= Текст страницы =
# # # # # # #
Мinkultrb.ru: Музыка в ритме сердца

20.04.2013

Спустя два года своего пребывания в Улан-Удэ альтист Владимир Ткаченко даст первый большой полноценный концерт. В составе ансамбля из двух человек он и приглашённый им питерский пианист Павел Райкерус исполнят камерную музыку в зале Бурятской государственной филармонии 23 апреля в 18.30.





Фото Натальи Улановой, Минкульт РБ



Контрастные сонаты Баха и Хиндемита в первом отделении, Шуман и Брамс – во втором, романтическом, сообщает сайт Минкульта РБ. Все без исключения произведения отличаются глубиной, лёгкой музыки в программе не будет, подчеркнул музыкант. «Моё сердце бьётся в этом ритме сегодня», – ответил он на вопрос почему

– Анонс впервые предстоящего в Улан-Удэ апрельского фестиваля камерной музыки Pizzicato сообщает: для того чтобы воспринять камерную музыку во всём её богатстве, нужны душевная тишина и умиротворённость, и что поэтому в наше время камерная музыка постепенно исчезает. Как ты относишься к этому утверждению?
# # # # # # #
[Данные вопросов на пространственное мышление]
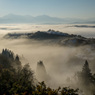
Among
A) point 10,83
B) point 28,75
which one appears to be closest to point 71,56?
point 28,75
# # # # # # #
= Задания и упражнения =
a. Перепишите фрагмент текста о концерте, который начинается словами "Спустя два года" и заканчивается словами "апреля в 18.30.", заменив "альтист" на "скрипач".
b. Где, в какой день и во сколько пройдёт концерт, о котором говорится в тексте страницы?

= Ответы по порядку =
a.
Спустя два года своего пребывания в Улан-Удэ скрипач Владимир Ткаченко даст первый большой полноценный концерт. В составе ансамбля из двух человек он и приглашённый им питерский пианист Павел Райкерус исполнят камерную музыку в зале Бурятской государственной филармонии 23 апреля в 18.30.

b. В зале Бурятской государственной филармонии 23 апреля в 18.30.